Of course Rylance is wonderful, and slyly funny as a doofus ice angler — that’s why you’re there, right? Still, a lot of quirk only goes a little way. St. Ann’s Warehouse through March 27.

After “Heroes,” playing Spock in the “Star Trek” reboots further raised Zachary Quinto’s profile among sci-fi geeks. But even they may be flabbergasted by the star’s newest theatrical outing, “Smokefall.”

Brian Hutchison and Zachary Quinto in a scene from “Smokefall.”Joan Marcus

Noah Haidle’s magical-realistic play lays the whimsy on with a trowel, to the detriment of any emotional payoff. The acting is uneven at best: Quinto doesn’t do all that much, but at least Robin Tunney (TV’s “The Mentalist”) is quietly melancholy in her stage debut. A strikingly ugly plywood set further hurts the production. Lucille Lortel Theatre through March 20.

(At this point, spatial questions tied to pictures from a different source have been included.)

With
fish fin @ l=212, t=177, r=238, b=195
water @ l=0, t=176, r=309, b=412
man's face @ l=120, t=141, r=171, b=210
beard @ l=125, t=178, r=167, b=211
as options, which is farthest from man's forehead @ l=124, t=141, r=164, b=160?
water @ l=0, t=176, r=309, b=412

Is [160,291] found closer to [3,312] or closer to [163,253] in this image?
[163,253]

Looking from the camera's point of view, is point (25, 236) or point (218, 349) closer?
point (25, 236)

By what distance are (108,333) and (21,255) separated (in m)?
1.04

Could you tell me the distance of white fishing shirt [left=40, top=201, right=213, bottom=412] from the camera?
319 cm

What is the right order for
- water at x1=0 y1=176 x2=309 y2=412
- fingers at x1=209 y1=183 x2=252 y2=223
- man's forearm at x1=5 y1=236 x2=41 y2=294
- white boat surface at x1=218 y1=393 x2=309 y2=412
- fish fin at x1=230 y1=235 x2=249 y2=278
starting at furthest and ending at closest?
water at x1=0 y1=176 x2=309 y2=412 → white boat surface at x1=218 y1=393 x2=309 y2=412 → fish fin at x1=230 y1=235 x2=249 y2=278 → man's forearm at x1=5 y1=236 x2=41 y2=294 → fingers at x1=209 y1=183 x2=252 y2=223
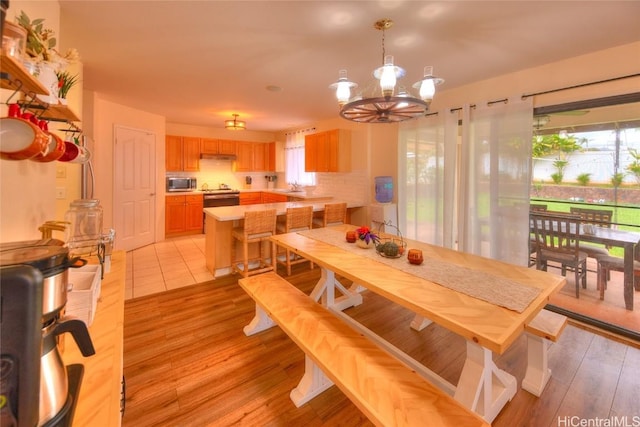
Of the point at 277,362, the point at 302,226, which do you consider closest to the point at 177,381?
the point at 277,362

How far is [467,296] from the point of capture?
1.46m

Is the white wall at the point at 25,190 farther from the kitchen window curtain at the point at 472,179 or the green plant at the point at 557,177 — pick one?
the green plant at the point at 557,177

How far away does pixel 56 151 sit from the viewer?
1.20m

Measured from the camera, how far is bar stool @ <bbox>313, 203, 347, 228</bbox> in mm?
4076

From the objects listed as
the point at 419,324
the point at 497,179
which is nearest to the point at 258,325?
the point at 419,324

Decades later, Ralph Macchio can’t shake “The Karate Kid” — it doesn’t help that he still looks incredibly boyish in his early 50s. While it’s sweet to see him venture out in a small off-Broadway show, you wish he’d picked a better one than “A Room of My Own.”
Macchio’s Carl Morelli looks back to 1979, when he was 13 and sharing a Greenwich Village studio apartment with his parents and his older sister — all of them the loudest version of Italian-Americans you can imagine. Thank god for Mario Cantone, who’s very funny as the semicloseted uncle.

The weirdest thing about Charles Messina’s autobiographical play is how radically different the two Carls are. The grown-up one is soft-spoken and appears fundamentally nice, while the young one is a toxic, profanity-spewing kid. Maybe the real show is what happened to Carl on the way to adulthood. June Havoc Theatre through March 13.

Oscar-winner Lupita Nyong’o didn’t strike any false notes as a captive war bride in the off-Broadway premiere of “Eclipsed” last year. There’s no reason to fear she’ll falter in the show’s Broadway transfer, which started previews this week. Danai “Michonne” Gurira’s drama demands a cohesive ensemble, and Nyong’o played by those rules, never pulling the spotlight to herself, as so many attention-hungry stars do. John Golden Theatre through June 19.